Since I stumbled across James Alison’s presentation of the work of Rene Girard and the power scape goating in 2003/2004 it has provided a powerful lens through which to view the tensions in society.

The mini takeaway version which will suffice here – we all suffer the anxiety of not belonging, but when I stumble across someone who appears to belong less than I do, and the group to which to which I am desperately trying to belong also perceives that person as being more problematic than me. As long as they are around to pick on and remain clearly different, I am safe. So those who most insecure are often the ones who are most violent (physically, verbally, anonymously) to those who appear to be even less secure.

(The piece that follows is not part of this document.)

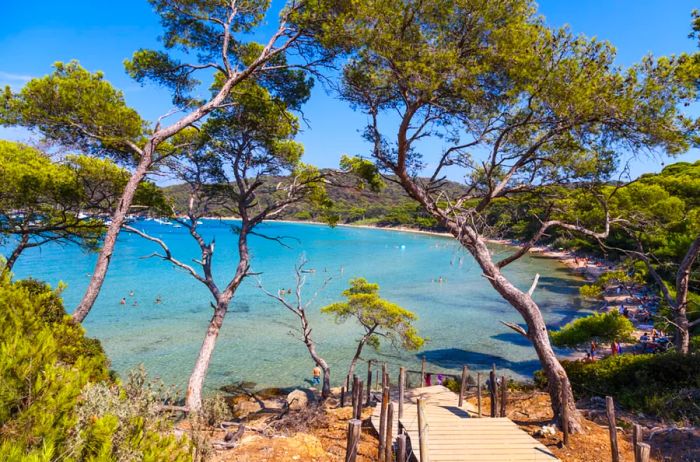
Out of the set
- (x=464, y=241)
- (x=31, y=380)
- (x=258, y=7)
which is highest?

It is a tragic vicious circle.

How do we move through it? By acknowledging our own insecurity.

How often have we heard a version of the ‘gospel’ preached which is really about defining who is in and who is out? Let’s not settle for a gospel which perpetuates violence against someone who is seen as ‘other’. The gospel does demand everything but not because it asks to conform to some image of belonging. It asks to face the our sense of isolation, to own our own pain, and to dare to be vulnerable.

Do we dare to kneel before a God who is unconditionally loving and requires we face the things we most fear?



One thought on “Let’s not pick on the one who is more vulnerable

  1. Mags, this is the second time today that a writer has mentioned Rene Girard and scapegoating. I was privileged to take a course on Violence in the Bible recently and the professor introduced us to Rene Girard and showed how scapegoating is so prevalent in our society and has been throughout history. Thanks for spreading the word!